ひしゃげた航空客車の中から大小一対一組の剣を引っ張り出そうとしていると、草をかき分けるような音が聞こえてきた。
「ヒロ様ッ!」
「おお、無事で何より」
「無事で何よりじゃないわよ。もう」
俺の姿を認めたミミがこちらへと駆け寄り、その後ろでエルマが呆れたようなホッとしたような表情をしている。
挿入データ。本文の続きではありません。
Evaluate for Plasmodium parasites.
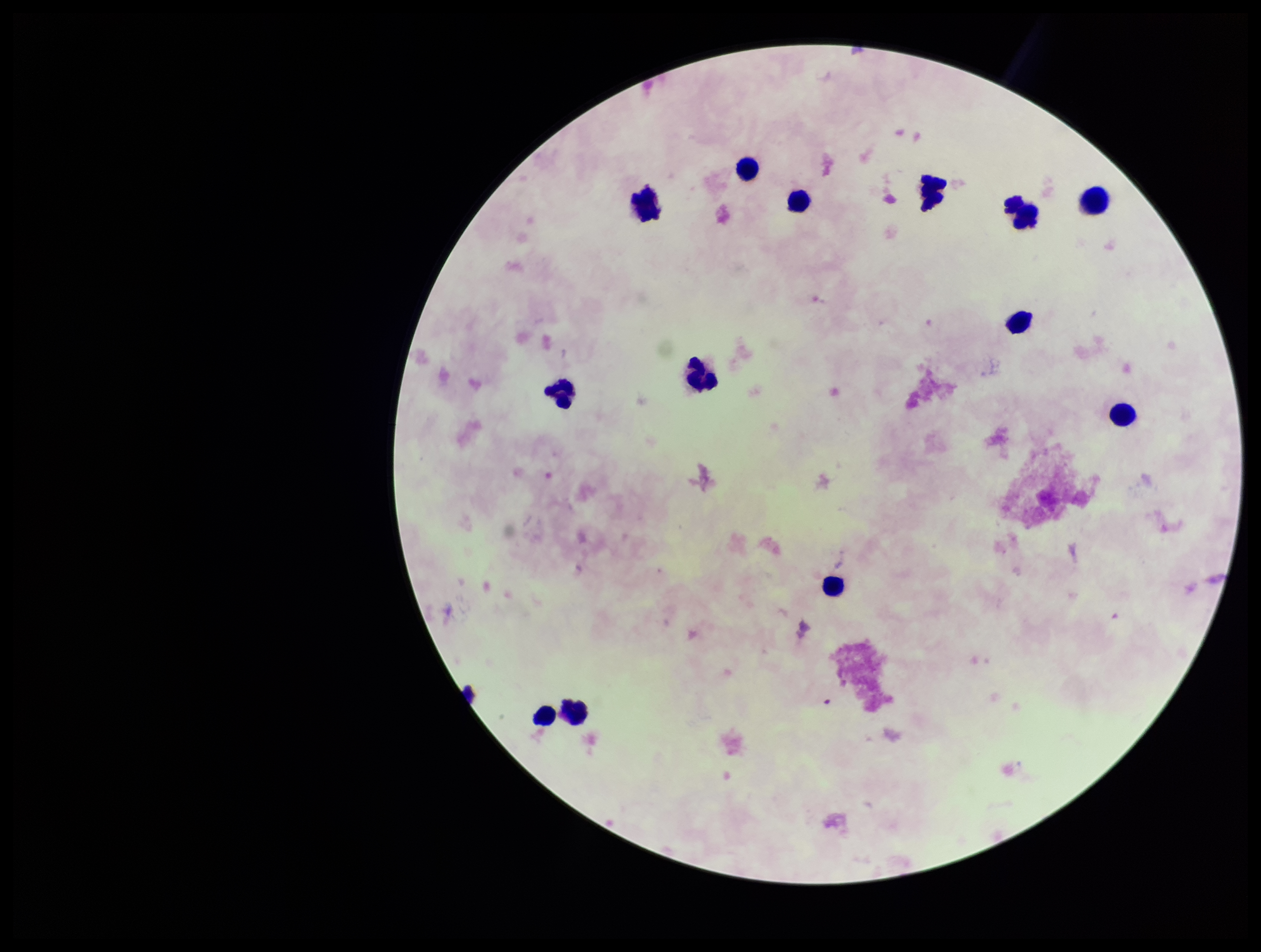

None seen.

Photographed through the microscope eyepiece with a smartphone camera. Parasite count: 0. Image is 1261×952 pixels. Stained with Giemsa. Preparation: thick smear. Single field of view. Patient malaria status: negative. Leukocyte count: 13.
「見ての通り救急ナノマシンユニットのお陰でピンピンしてるぞ。ところでこんな時になんだが」
「何?」
「俺の懸念が大当たりだな。帰ったら覚えておけよお前ら」
「兄さん余裕あるなぁ……」
ティーナが苦笑いを浮かべる。まぁ俺も実際のところ結構余裕はないんだが、こんな時こそ明るく行かないとな。救難信号発信ビーコンが壊れたとしても、俺達が墜落した大体の位置は運転手をしていたヒィシと案内役のリリウムが大体把握しているだろう。フライトスケジュールから逆算すれば大体の位置を計算で割り出すこともできるはずだし、救助はすぐに来るはずだ。何より、俺達がこんな場所で遭難したということであればメイが黙っていないだろう。俺達の遭難生活は精々一両日中に終わることだろう。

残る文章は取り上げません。